### Extrait fourni
──────────
En ce qui concerne le GNR, on n’est pas en mesure d’avoir des quantités aussi importantes qu’on le souhaiterait du jour au lendemain. On travaille sur un plan pour y arriver et plusieurs projets de production sont sur la table au Québec, ce qui contribuera à augmenter les volumes. Mais il y a d’autres solutions. L’efficacité énergétique est LA solution la plus avantageuse en termes de coût par tonne de GES évitée. On diversifie les solutions et même si le GNR revient moins cher et qu’il est concurrentiel comparé à la nouvelle production électrique, il n’en demeure pas moins que son prix est plus élevé pour les clients. Ce ne sont pas tous les clients qui ont les moyens de passer au GNR et qui vont tout de suite choisir cette solution. C’est la combinaison de l’efficacité énergétique et du GNR qui permettra de réaliser de façon très économique la décarbonation de certains types de clients. En ce qui concerne la biénergie, on essaie de la développer pour que ça ne coûte pas plus cher au client de l’utiliser.
Éric : On a besoin d’usines pour produire le GNR et ce sont de petits volumes dans plusieurs localités. Nous devons acheter du GNR à l’extérieur du Québec pour être en mesure de l’offrir aux clients qui en veulent. Même si on injectait ce GNR directement dans notre réseau, sans attendre de le vendre à des clients, nous aurions le même déficit de volumes disponibles. Prenons par exemple un client comme L’Oréal, qui consomme du GNR. Son siège social lui demande d’être 100 % carboneutre. Donc, si nous ne sommes pas capables de lui vendre 100 % de GNR, il va nous quitter. Comme on n’a pas beaucoup de GNR, la Régie nous a imposé un seuil maximal en termes de volumes pour pouvoir en faire profiter le plus grand nombre de clients. Mais même sans la Régie, on fait face à une réalité : on doit être capable de fournir du GNR aux clients qui doivent être carboneutres et, en même temps, on a d’autres clients qui, pour des raisons de compétitivité internationale, comme les grands industriels, sont très sensibles au prix. Le GNR, ça demeure plus cher. C’est un avantage d’avoir des clients qui en demandent, car on épargne ceux qui ne veulent pas payer plus. Cela dit, si on en a plus et qu’on est capable de le vendre, on va le mutualiser. Mais actuellement on a certains clients qui ont de grandes ambitions et on veut évidemment les garder.
Éric : Ça se peut qu’on arrive effectivement avec une offre plus personnalisée. L’hydrogène est aussi un marché qui offre plusieurs options, alors ce sera intéressant de voir comment la stratégie de commercialisation sera développée. Dans le fond, c’est un gaz qui est manufacturé. Il est possible que l’hydrogène soit distribué via les nouvelles portions du réseau ou qu’il soit porté, comme on le fait avec le gaz naturel liquéfié ou le gaz naturel comprimé. Donc ça va nous ouvrir différentes avenues. On développe une feuille de route de l’hydrogène qui nous permettra de nous positionner dans les prochaines années.
──────────
### Contenu présenté
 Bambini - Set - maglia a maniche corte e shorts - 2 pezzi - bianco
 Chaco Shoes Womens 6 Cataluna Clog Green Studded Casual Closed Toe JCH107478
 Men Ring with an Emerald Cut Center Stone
──────────
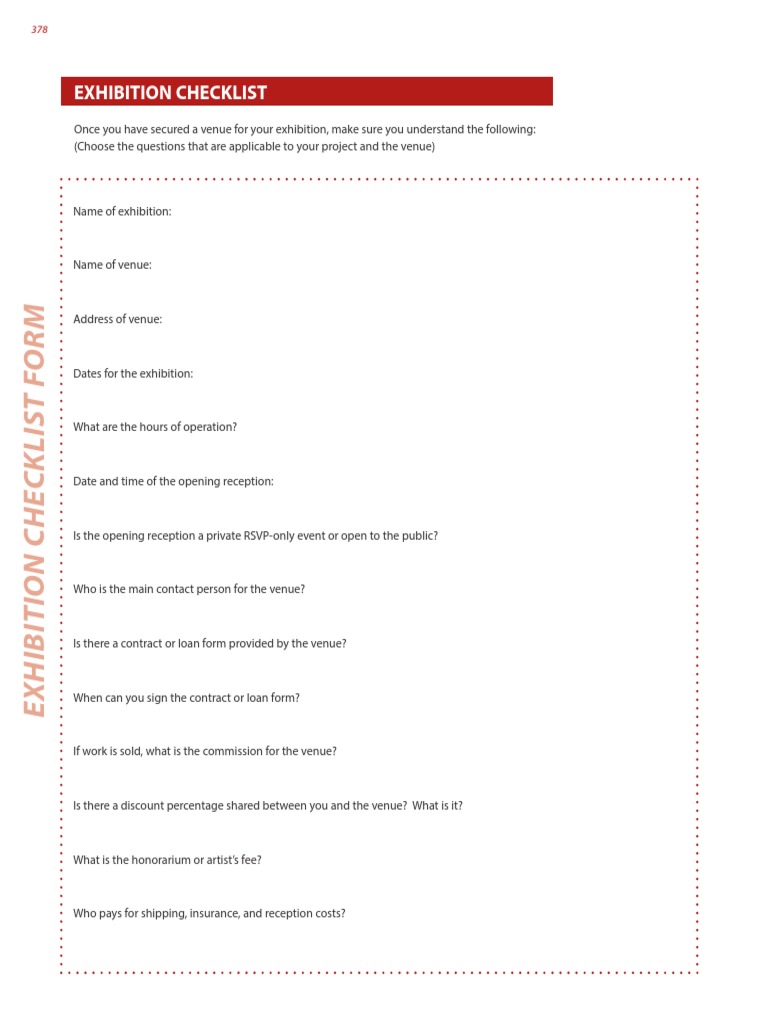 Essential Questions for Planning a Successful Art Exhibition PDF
──────────
### Consigne 1
Réécrivez l'extrait sur le GNR et l'hydrogène en commençant aux mots "Éric : Ça se" et en vous arrêtant après "les prochaines années.", avec "pistes" à la place de "avenues".
### Consigne 2
Écrivez la suite de l'extrait sur le GNR et l'hydrogène, à partir de sa dernière phrase.
Les lignes ne servent à rien ici.

### Réponse finale 1
Éric : Ça se peut qu’on arrive effectivement avec une offre plus personnalisée. L’hydrogène est aussi un marché qui offre plusieurs options, alors ce sera intéressant de voir comment la stratégie de commercialisation sera développée. Dans le fond, c’est un gaz qui est manufacturé. Il est possible que l’hydrogène soit distribué via les nouvelles portions du réseau ou qu’il soit porté, comme on le fait avec le gaz naturel liquéfié ou le gaz naturel comprimé. Donc ça va nous ouvrir différentes pistes. On développe une feuille de route de l’hydrogène qui nous permettra de nous positionner dans les prochaines années.

### Réponse finale 2
Éric : En fait, ce pourcentage concerne le secteur du bâtiment. Avec la biénergie, on vise les besoins énergétiques en période de pointe. Pour les heures les plus froides en hiver, le gaz naturel serait utilisé et hors des périodes de pointe, l’électricité répondrait à la demande. Selon nous, 70 % des volumes passeront à l’électricité dans une partie de ce secteur. On ne s’est pas prononcé sur l’ensemble des volumes des autres marchés. Prenons notre client industriel Arcelor Mittal qui, à lui seul, représente presque 10 % de nos volumes. Il ne sait pas encore s’il utilisera le gaz naturel ou l’hydrogène ou même l’électricité pour une partie de ses activités. Mais il faut lui présenter des solutions. Si notre produit n’est pas carboneutre, il faut lui proposer quelque chose qui rendra ses activités carboneutres.
Éric : On a deux projets en cours. D’abord, à l’ÉTG, on fait des essais dans un petit réseau. Nos ingénieurs travaillent pour qu’en 2022, on puisse injecter l’hydrogène et mesurer les réactions des équipements et du réseau. On a un autre projet en parallèle avec notre filiale ECCU. Des chaudières à gaz naturel à l’ECCU approvisionnent en chaleur les grands édifices du centre-ville de Montréal par une canalisation de vapeur. On y fera aussi un test d’injection d’hydrogène. On souhaite évaluer la quantité d’hydrogène que le réseau pourra livrer d’ici trois à quatre ans. On veut savoir à quel endroit on pourra en injecter et quelles seront les répercussions chez les clients selon la qualité de la flamme ou l’intensité de l’énergie.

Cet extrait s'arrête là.